**Document excerpt:**
LONDON — At London’s Ladbroke Grove Tube station, a very steep set of stairs leads down to street level. If you turn right at the foot of the stairs it is only a short stroll to the famous Portobello Market and the even more famous Nottinghill, with its pubs and clubs, designer shops and cream and pink candy-colored house frontages. No other part of London is as cool and effortlessly chic.
If you were to turn left at the foot of the stairs, you would find a world that is a few shades darker. A few kilometers down that road is the Quintin Kynaston Academy, where Mohammed Emwazi went to school. Emwazi is better known as "Jihadi John," famous for cutting off people’s heads on live TV in the middle of the Syrian desert. He swears that "with Allah’s help, ISIS will be slaughtering your people in your streets soon."
"When there is no enemy within, the enemies outside cannot hurt you," Winston Churchill once said. But this does not hold true on London’s streets and has not done so for a while. More than 600 young Britons have joined the ISIS terrorist network. The group's tentacles can reach anywhere, into every corner — into Islamic cultural institutions, into mosques, even into children’s bedrooms.
ISIS recruiters stalk young boys and girls by spying on their online entries. They take advantage of their young victims' naïvetéï»¿ and lack of self confidence. In the last year alone, at least 22 young girls gave up their lives in the United Kingdom to become "jihadi brides."
"Dad, I am a member of ISIS and I will never return home." That is how the last phone call of one of those girls made to her father ended.
"I don't preach"
At the all-girls Sion-Manning School, a group of 150 students are howling with laughter, screaming in a way that only teenagers can scream. Humza Arshad has just told his first joke — "But you always get such dry ankles in the desert! Honestly, have you ever looked at the ankles of those jihadists? Don’t they have E45 cream down there?" — and it went down well.
"Hey girls, how many of you are Muslim?" More than a third lift their hands. "Cool, we're this place over!" More shrieks of laughter. The girls know Humza. He is a YouTube star, with nearly 250,000 followers. And more than 60 million people have watched his clips online.
The son of Pakistani immigrants, he has become London’s newest and most modern weapon in the fight against Islamic extremists. The 29-year-old comedian is touring more than 50 schools, by order of the Metropolitan Police. More than 20,000 kids have seen "badman," aka Humza, have cheered him in their assembly halls, have cheered the man dressed in a beanie hat and hoodie who slags off ultra-conservative Pakistani parents and "remote-controlled" ISIS followers.

Object detection data
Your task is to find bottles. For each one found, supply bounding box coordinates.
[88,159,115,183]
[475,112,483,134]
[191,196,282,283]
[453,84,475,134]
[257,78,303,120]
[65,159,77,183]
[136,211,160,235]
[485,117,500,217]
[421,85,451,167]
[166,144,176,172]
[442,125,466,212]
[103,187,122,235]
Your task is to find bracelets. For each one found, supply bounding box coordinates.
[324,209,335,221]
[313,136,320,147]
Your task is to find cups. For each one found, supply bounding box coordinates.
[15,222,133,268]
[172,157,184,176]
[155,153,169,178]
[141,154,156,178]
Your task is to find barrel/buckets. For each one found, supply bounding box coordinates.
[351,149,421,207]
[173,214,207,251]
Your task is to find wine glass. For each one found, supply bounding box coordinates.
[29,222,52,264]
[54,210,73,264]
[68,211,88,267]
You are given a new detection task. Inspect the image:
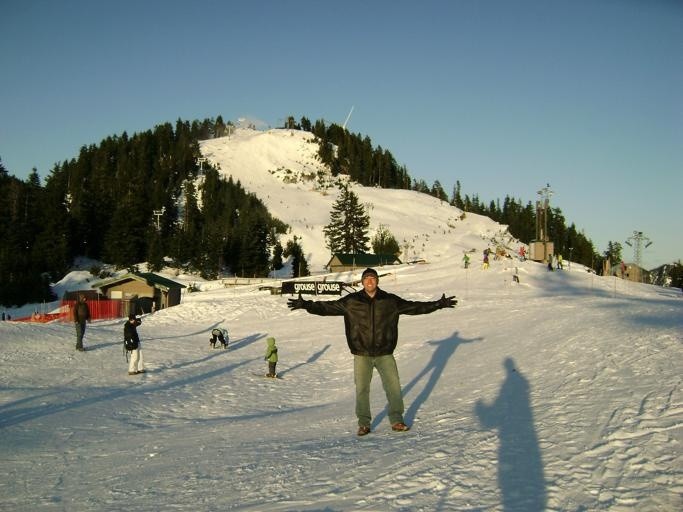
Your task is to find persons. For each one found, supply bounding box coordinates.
[495,245,501,258]
[1,311,5,321]
[6,314,10,321]
[264,336,279,378]
[461,254,469,269]
[123,313,148,375]
[73,294,91,351]
[556,252,563,270]
[546,253,553,272]
[482,247,495,257]
[286,268,458,436]
[209,328,229,349]
[511,267,519,283]
[482,254,489,270]
[519,246,527,261]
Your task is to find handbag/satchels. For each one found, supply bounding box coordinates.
[123,336,138,351]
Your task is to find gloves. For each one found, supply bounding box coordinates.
[438,292,458,309]
[286,292,308,312]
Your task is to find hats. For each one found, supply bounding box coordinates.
[361,267,378,280]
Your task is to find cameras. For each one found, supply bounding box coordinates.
[138,320,141,324]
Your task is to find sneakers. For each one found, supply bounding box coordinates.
[357,427,371,436]
[391,422,409,432]
[128,370,145,375]
[266,373,279,378]
[76,346,86,351]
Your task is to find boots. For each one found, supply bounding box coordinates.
[210,342,227,350]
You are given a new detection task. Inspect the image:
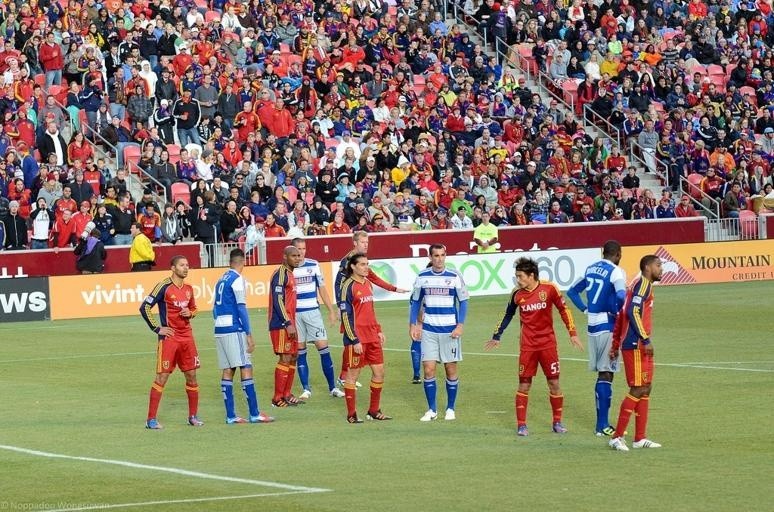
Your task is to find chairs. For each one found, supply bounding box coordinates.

**Work to complete:**
[a] In the article about Humza Arshad, which school did Mohammed Emwazi attend?
[b] Duplicate the stretch of the article about Humza Arshad from "LONDON — At" through "and effortlessly chic.".
[c] Pick up the article about Humza Arshad where it stops and carry it on.
The items are separate material, unrelated to the article about Humza Arshad.

**Responses in order:**
[a] The Quintin Kynaston Academy.

[b]
LONDON — At London’s Ladbroke Grove Tube station, a very steep set of stairs leads down to street level. If you turn right at the foot of the stairs it is only a short stroll to the famous Portobello Market and the even more famous Nottinghill, with its pubs and clubs, designer shops and cream and pink candy-colored house frontages. No other part of London is as cool and effortlessly chic.

[c]
But the message he wants to deliver at the end of his gigs is a simple one: Islam is a peaceful religion. He says that people who view violence as a means to an end have misunderstood Islam's message. "I don’t preach," the comedian insists. "But I can reach the children much better than a civil servant in a checked shirt can."
Riz Chothia is a civil servant who was inspired to hire Humza when he saw his 11-year-old son watching "badman" online. "This was a young Muslim, who is incredibly popular, and whose sketches you wouldn’t have to fear as a parent," he explains. "That was it!"
Chothia is a police officer and part of a special anti-terrorism task force in Lincolnshire, in England's midlands. After he hired Humza, the policeman's colleagues in London followed suit. "With Humza we had somebody who speaks the language of the youth of today, someone who can reach them far better than we can," says Chothia.
At Humza’s gigs there are no police officers in uniform, not even the logo of the Met is anywhere in sight. No enforcement gigs, no monologues. Instead, Humza’s gigs resemble "Q&A game sessions." What can young people do when a friend or relative is acting strangely all of a sudden? Humza tries to get the message across that it's okay to contact the police in these situations.
With every passing minute the girls become more and more restless. Humza has promised them the opportunity to take pictures with him at the end of the gig. A little while later, a wave of girls accosts him and, cell phone camera's popping, a huge selfie session begins.
Afterwards – Humza has been gone for quite a while ago at this stage – the girls are still standing together in groups, chatting and giggling with flushed faces. The photos featuring them together with Humza have long since disappeared into the online ether that is Instagram. But the message has taken hold in the girl’s heads and they are still thinking about it.
"This was the first time someone ever explained to me what extremism actually is," says Shania, 15. "And he also explained what I can do if I witness it."
A neo-Nazi has been buried in the former grave of a Jewish musicologist Max Friedlaender – not an oversight, but a deliberate provocation. This is just one more example of antisemitism on the rise in Germany, and society's inability to respond.
BERLIN — If you want to check the state of your society, there's a simple test: as the U.S. High Commissioner for Germany, John Jay McCloy, said in 1949, the touchstone for a democracy is the well-being of Jews. This litmus test is still relevant today. And it seems Germany would not pass.
Incidents are piling up. Most recently, groups of neo-Nazis from across the country traveled to a church near Berlin for the funeral of a well-known far-right figure. He was buried in the former grave of Jewish musicologist Max Friedlaender, a gravesite chosen deliberately by the right-wing extremists.
The incident at the cemetery
They intentionally chose a Jewish grave as an act of provocation, trying to gain maximum publicity for this act of desecration. And the cemetery authorities at the graveyard in Stahnsdorf fell for it. The church issued an immediate apology, calling it a "terrible mistake" and saying they "must immediately see whether and what we can undo."
There are so many incidents that get little to no media attention.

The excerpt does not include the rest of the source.